MEC 5882/6882 - Instrumentation, Sensing and Monitoring

Lab 3 - Micro Servo Lab

Laboratory Handout

Lab 3 - Micro Servo Lab constitutes 8% of your unit mark in total. To complete this lab, you are required to complete all the six (6) tasks instructed in this lab handout over two laboratory sessions in Week 7 (Part A of the handout) and Week 8 (Part B of the handout).

Introduction - What is SONAR?

SONAR or Sound Navigation and Ranging was initially used to locate objects underwater. SONAR is also being routinely used in-air for robot navigation and large-scale high-resolution seafloor mapping.

SONAR systems are often categorised into two types: active and passive. Passive systems use an array of hydrophones (a microphone designed to be used underwater) to passively “listen” to the noise emitted from objects. Active systems on the other hand actively send out acoustic pulses and wait for the echoes reflected from the objects.

The purpose of this laboratory experiment is to implement an actuating mechanism in combination with the ultrasonic distance measuring module you developed in the previous lab to measure angular displacement. In this lab, you are required to develop an in-air SONAR system which has the capability of measuring distances to multiple objects over 180° span and map the measurements with respect to angle.

Learning Outcomes

By the end of this laboratory experiment, you will have the knowledge and tools:

1.  To understand the basic Arduino Digital I/O functions.

2.  To control a micro-servo using Arduino.

Development Kit

You will be provided with the following equipment for the duration of the lab:

•    1 × Arduino Uno with USB cable,

•    1 × breadboard,

•    1 × ultrasonic module (HC-SR04),

•    1 × ultrasonic sensor mounting bracket,

•    1 × computer with Arduino IDE,

•   Additional electronic wiring as required,

•    1 × micro-servo.

IMPORTANT - Before you begin:

•    It is crucial to connect the ultrasonic sensor to the ground (GND) terminal before connecting the circuit to the power source to avoid damaging the hardware.

•   The testing area should not be less than 0.5 m2  and the surface of the object should be as smooth as possible to increase the accuracy of the results.

•   The digital pins 0 (RX) and 1(TX) are used for serial communication. Please do not use these pins for any other communication.

General Hints

•    Draw a schematic of the system and your concept before starting. This will help to ensure that you can efficiently complete the tasks.

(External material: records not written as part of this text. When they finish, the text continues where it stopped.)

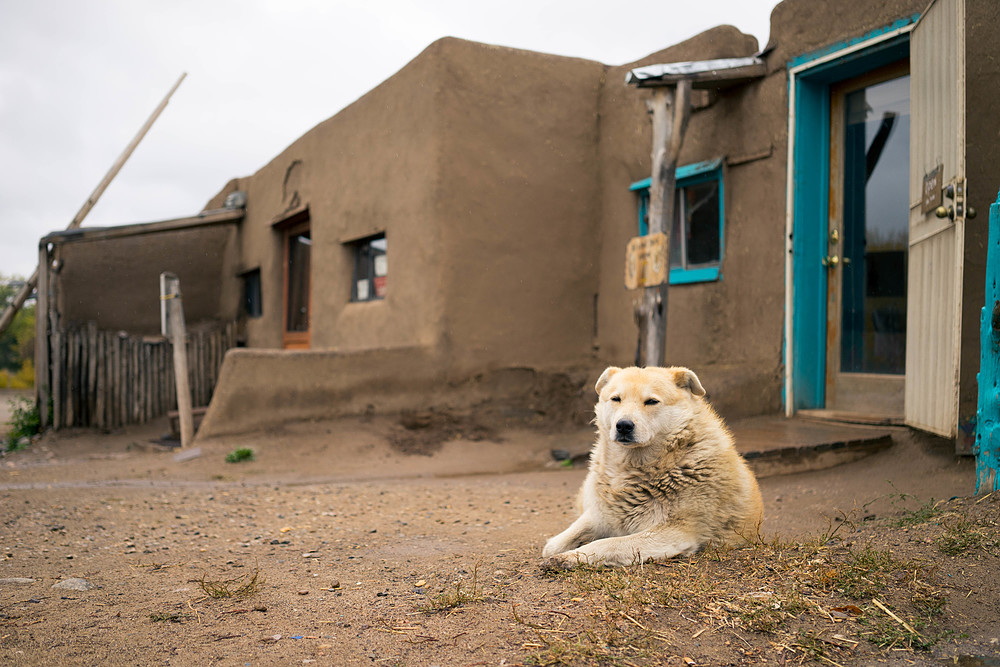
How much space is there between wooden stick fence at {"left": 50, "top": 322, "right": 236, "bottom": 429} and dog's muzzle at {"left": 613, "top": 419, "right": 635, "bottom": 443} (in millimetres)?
9861

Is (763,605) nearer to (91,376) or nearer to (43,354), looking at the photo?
(91,376)

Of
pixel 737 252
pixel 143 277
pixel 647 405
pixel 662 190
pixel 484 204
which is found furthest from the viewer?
pixel 143 277

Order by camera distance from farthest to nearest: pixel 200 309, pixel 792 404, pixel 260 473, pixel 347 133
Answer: pixel 200 309
pixel 347 133
pixel 260 473
pixel 792 404

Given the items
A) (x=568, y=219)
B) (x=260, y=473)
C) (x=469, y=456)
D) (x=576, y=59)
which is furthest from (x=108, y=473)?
(x=576, y=59)

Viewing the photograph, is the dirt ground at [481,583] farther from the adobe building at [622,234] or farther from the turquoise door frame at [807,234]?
the adobe building at [622,234]

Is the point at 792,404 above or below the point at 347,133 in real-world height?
below

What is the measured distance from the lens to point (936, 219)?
4.26 metres

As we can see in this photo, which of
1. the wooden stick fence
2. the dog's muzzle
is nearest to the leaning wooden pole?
the wooden stick fence

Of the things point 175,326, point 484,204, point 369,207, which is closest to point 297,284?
point 369,207

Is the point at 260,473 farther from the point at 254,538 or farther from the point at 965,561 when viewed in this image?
the point at 965,561

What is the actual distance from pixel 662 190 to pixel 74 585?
5253 millimetres

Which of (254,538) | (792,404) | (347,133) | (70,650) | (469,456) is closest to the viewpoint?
(70,650)

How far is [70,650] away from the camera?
7.11 feet

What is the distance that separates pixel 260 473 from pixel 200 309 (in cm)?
761
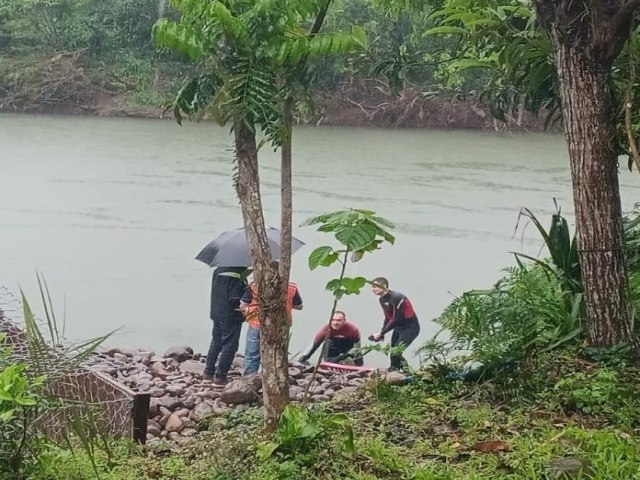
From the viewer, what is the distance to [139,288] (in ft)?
27.4

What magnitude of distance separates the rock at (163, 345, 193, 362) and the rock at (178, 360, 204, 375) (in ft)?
0.52

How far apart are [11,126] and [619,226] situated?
15416 mm

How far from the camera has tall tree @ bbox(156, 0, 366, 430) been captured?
89.4 inches

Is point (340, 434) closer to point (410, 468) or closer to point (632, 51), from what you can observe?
point (410, 468)

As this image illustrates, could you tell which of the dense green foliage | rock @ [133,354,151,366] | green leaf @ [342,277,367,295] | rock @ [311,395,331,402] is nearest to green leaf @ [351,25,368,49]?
green leaf @ [342,277,367,295]

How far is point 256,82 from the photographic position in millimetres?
2309

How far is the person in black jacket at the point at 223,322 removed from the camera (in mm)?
5059

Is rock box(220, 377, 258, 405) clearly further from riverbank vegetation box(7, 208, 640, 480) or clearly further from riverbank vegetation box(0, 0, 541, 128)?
riverbank vegetation box(0, 0, 541, 128)

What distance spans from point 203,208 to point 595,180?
8972 mm

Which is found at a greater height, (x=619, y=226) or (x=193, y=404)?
(x=619, y=226)

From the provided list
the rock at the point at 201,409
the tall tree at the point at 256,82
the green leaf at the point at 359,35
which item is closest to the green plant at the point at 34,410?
the tall tree at the point at 256,82

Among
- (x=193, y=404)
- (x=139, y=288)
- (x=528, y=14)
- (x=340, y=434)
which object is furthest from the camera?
(x=139, y=288)

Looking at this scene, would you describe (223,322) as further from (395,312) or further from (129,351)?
(129,351)

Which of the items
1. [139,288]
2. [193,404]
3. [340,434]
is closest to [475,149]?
[139,288]
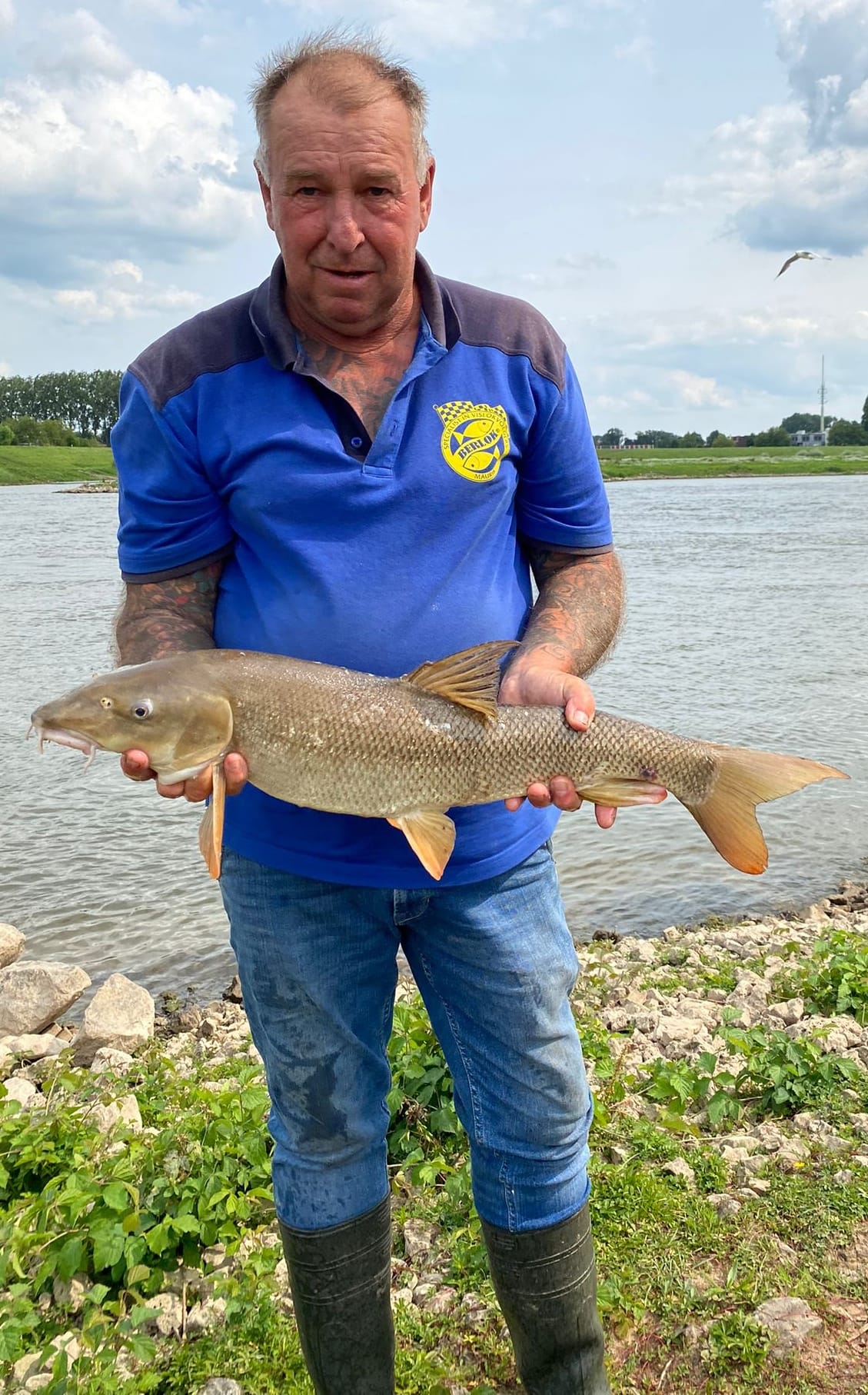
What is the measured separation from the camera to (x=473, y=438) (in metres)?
2.91

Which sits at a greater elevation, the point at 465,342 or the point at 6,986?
the point at 465,342

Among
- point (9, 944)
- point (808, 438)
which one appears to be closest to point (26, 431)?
point (808, 438)

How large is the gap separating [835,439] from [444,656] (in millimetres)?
150296

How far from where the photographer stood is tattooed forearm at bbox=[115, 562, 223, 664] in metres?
3.04

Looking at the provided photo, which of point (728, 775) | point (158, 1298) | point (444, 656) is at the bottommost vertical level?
point (158, 1298)

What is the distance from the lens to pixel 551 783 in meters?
3.05

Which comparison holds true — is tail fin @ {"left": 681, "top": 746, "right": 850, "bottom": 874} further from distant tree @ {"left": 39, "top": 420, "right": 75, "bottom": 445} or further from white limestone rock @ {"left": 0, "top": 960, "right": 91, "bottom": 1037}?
distant tree @ {"left": 39, "top": 420, "right": 75, "bottom": 445}

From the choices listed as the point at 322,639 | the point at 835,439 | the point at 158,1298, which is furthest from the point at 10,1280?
the point at 835,439

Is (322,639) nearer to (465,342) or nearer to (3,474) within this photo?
(465,342)

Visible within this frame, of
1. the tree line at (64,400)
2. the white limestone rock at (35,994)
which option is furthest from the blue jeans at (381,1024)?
the tree line at (64,400)

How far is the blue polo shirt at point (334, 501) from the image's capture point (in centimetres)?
283

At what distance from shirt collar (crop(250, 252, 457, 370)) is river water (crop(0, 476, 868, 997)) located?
5319mm

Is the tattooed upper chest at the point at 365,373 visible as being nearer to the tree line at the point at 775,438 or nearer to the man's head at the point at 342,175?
the man's head at the point at 342,175

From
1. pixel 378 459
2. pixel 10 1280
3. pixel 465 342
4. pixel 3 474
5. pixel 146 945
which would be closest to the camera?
pixel 378 459
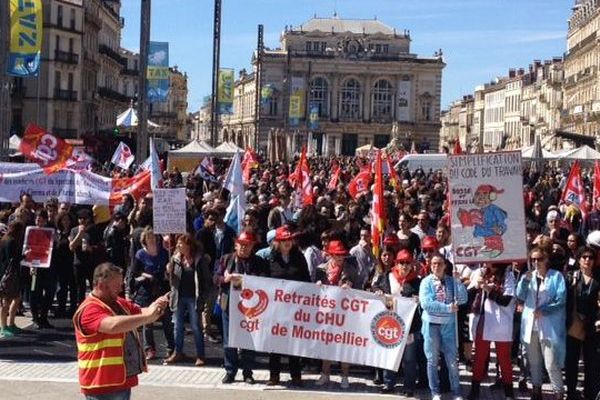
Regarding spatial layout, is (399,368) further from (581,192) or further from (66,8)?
(66,8)

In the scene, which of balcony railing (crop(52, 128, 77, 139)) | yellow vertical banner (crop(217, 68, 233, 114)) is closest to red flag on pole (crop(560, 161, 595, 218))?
yellow vertical banner (crop(217, 68, 233, 114))

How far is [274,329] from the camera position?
11.2m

•    Many Arduino example sketches are available; use them to build up your system. Consider what your task is at a basic level and find similar projects/tasks.

•    Make sure you select the correct board type of Arduino in the IDE.

Required Tasks

Please complete the following task in order, and make sure to save your work as it will be reused in future sessions.

Part A - Week 7

Task 1 – Servo Control

In this task, you are required to complete the connections between the micro-servo and Arduino and develop a program for the Arduino to control the servo.

Connect the ultrasonic module to the correct pins of Arduino:

• PWM pin (orange) of the micro-servo should be connected to digital I/O pins of Arduino.

• Connect VCC (red) from micro-servo to 5V on Arduino

• GND (brown) of micro-servo to GND pin on Arduino.

• Define the pins in your program according to your connections

Implement your own Arduino program (Visit Arduino Website for reference):

• Define your servo object and attach the servo using servo attach() function in the setup code.

• Define initial angle of the servo, servoPosition = 0.

• For every time step dt, increase servoPosition and update it to your servo using servo write() function.

• When the servo completes a half circle (i.e. 180°), reset its position and repeat the process.

• Print the servo position through the serial port at every time step.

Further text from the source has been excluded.